Whitepaper
Auditable Compliance Crosswalks
A Rules-Based Approach to SKOS Mapping in the Era of LLM-Based Ontology Matching
Cross-framework compliance crosswalks – such as DISA STIG to NIST 800-53 or CMMC to NIST 800-171 – are foundational to U.S. federal-government and defense-industrial-base assurance workflows, yet they decay silently as underlying standards re-version, transitive inferences cascade beyond authored intent, and intermediate bridge vocabularies get bypassed.
This paper presents a rules-based authoring framework for SKOS-typed compliance crosswalks, grounded in the W3C SKOS Reference and a research library of twenty-four peer-reviewed and primary-source citations. The framework comprises fourteen numbered rules and six anti-patterns, each linked to cited authorities, and is implemented as a human-in-the-loop maintainable specification backed by a Postgres-stored mapping table with row-level provenance.
Three structural failure modes are identified and addressed: standard-revision drift, transitive-inference cascade under SKOS exactMatch semantics, and bridge-layer collapse. Two additional rules responding to 2023–2024 LLM-based ontology-matching literature demonstrate the framework's maintainability under field evolution, and the full framework is published openly as decision record DR-006 of the GRCSchema project.
Key ideas
Silent Decay of Compliance Crosswalks
Compliance crosswalks fail not at the moment of authoring but in the gap between authoring and audit. Underlying standards re-version without automatically invalidating derivative citations, and ambiguity markers accumulate without written justification, causing crosswalks to pass surface inspection while failing under scrutiny.
SKOS Mapping Predicates as a Rigorous Foundation
The W3C SKOS Reference defines five mapping predicates – exactMatch, closeMatch, broadMatch, narrowMatch, and relatedMatch – with formal symmetry, transitivity, and disjointness constraints. Adopting these predicates without accompanying authoring rules produces crosswalks that are syntactically correct but semantically inconsistent under transitive closure.
Three Structural Failure Modes
The framework identifies and mitigates three recurrent failure modes: standard-revision drift (citations pointing to retired or renumbered controls), transitive-inference cascade (silent entailments produced by the symmetric and transitive exactMatch predicate), and bridge-layer collapse (bypassing known intermediate vocabularies such as the DoD's Common Configuration Identifier registry).

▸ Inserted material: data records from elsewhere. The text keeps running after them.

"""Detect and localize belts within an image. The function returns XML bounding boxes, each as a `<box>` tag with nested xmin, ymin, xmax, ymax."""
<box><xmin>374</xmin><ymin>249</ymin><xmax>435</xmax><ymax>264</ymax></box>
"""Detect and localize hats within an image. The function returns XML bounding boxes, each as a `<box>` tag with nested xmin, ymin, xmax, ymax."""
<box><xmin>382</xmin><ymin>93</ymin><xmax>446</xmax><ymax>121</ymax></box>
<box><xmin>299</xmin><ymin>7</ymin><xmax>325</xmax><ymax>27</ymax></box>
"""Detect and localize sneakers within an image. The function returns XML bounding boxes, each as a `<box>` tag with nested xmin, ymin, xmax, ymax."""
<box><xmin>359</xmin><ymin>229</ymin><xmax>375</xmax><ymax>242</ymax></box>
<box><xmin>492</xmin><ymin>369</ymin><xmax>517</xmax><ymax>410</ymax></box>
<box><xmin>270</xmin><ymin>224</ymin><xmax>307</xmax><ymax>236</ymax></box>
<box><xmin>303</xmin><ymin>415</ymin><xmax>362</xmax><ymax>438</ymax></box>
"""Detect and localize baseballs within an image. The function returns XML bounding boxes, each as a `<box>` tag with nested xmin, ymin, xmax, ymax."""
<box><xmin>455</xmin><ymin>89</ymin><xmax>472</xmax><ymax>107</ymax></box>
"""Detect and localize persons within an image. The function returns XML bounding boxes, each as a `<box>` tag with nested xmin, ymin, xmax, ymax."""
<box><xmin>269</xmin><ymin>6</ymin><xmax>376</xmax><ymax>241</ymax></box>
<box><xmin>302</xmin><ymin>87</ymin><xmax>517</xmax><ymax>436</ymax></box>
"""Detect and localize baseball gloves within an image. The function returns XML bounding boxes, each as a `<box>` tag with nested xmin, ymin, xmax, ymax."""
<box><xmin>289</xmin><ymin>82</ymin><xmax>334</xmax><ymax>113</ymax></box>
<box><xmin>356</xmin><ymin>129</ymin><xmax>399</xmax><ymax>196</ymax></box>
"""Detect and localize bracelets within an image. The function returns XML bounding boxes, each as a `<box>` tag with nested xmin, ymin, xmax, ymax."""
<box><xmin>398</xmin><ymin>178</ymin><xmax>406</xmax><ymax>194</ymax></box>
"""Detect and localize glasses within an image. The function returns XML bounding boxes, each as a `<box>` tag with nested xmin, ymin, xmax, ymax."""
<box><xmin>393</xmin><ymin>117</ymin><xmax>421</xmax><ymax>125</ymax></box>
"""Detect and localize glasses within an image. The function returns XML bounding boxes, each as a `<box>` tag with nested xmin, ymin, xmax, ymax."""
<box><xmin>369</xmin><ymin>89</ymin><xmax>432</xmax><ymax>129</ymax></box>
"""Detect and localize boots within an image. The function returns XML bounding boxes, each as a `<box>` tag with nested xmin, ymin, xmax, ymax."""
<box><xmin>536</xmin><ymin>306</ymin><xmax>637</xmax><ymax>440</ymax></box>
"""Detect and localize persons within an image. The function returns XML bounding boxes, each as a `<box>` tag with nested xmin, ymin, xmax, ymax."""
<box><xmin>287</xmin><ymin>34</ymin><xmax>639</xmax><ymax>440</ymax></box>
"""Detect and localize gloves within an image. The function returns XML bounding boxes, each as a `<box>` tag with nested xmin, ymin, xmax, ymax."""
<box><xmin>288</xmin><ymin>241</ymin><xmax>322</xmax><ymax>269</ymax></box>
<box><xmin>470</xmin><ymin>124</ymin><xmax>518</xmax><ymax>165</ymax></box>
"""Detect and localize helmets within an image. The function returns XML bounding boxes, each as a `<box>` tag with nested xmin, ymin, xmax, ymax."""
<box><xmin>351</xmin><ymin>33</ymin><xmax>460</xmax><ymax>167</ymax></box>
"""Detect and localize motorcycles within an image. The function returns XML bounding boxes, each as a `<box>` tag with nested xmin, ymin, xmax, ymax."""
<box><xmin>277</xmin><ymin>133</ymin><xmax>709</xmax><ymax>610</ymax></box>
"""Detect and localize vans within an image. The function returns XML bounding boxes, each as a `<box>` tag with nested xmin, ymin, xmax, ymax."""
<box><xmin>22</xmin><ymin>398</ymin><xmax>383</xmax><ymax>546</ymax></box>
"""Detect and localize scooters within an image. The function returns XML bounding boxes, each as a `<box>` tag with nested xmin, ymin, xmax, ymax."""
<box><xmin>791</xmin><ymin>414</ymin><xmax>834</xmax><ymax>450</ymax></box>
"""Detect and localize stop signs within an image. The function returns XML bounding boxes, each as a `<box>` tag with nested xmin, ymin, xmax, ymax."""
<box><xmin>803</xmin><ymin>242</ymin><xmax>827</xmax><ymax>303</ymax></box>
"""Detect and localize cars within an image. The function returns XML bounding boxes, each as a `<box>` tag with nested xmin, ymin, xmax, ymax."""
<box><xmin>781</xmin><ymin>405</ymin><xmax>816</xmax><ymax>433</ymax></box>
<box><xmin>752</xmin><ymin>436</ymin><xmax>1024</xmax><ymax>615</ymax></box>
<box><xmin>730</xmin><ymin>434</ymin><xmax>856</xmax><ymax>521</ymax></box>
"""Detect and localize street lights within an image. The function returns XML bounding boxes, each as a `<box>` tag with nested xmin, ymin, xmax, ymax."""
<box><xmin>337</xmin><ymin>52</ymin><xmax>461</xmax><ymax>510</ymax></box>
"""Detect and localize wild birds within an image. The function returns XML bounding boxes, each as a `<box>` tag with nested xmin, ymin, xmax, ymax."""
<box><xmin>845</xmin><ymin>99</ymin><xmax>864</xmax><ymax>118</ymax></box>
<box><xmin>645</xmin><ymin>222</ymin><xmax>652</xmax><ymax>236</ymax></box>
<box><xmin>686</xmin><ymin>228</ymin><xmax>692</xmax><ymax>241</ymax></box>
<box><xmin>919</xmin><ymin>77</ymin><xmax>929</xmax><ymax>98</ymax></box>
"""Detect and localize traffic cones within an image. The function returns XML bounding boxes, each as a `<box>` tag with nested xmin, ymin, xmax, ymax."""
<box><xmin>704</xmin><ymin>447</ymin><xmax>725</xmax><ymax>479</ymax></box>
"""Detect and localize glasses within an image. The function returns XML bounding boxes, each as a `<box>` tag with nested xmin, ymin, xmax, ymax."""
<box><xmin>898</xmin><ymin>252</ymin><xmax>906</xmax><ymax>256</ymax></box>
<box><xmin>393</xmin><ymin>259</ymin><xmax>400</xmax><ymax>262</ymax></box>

Rules-Based Authoring with Research-Grounded Provenance
Fourteen numbered rules and six anti-patterns are each linked to primary-source citations and include worked examples drawn from real compliance vocabulary pairs. A change log records the date, author, and triggering citation for every rule update, creating a provenance audit trail that survives maintainer turnover.
LLM-Proposed Predicates Require a Validation Gate
Recent work shows that few-shot LLM prompting can match specialist ontology-matching systems on benchmark tasks, yet prompt engineering alone fails on real-world alignment workloads. Rule R14 therefore requires that any LLM-proposed predicate pass a set-overlap validation gate (Tversky or Jaccard index), with exactMatch proposals scoring below 0.9 downgraded to closeMatch or escalated for human review.
Conjunctive Mappings Expose an Expressivity Gap in SKOS
Compliance requirements are frequently conjunctive – a single NIST control may require multiple conditions each implemented by a separate STIG rule – yet SKOS models only binary mappings. Rule R13 prescribes authoring each binary mapping individually with a shared group identifier, explicitly flagging this as a workaround pending a SKOS extension or domain-specific predicate.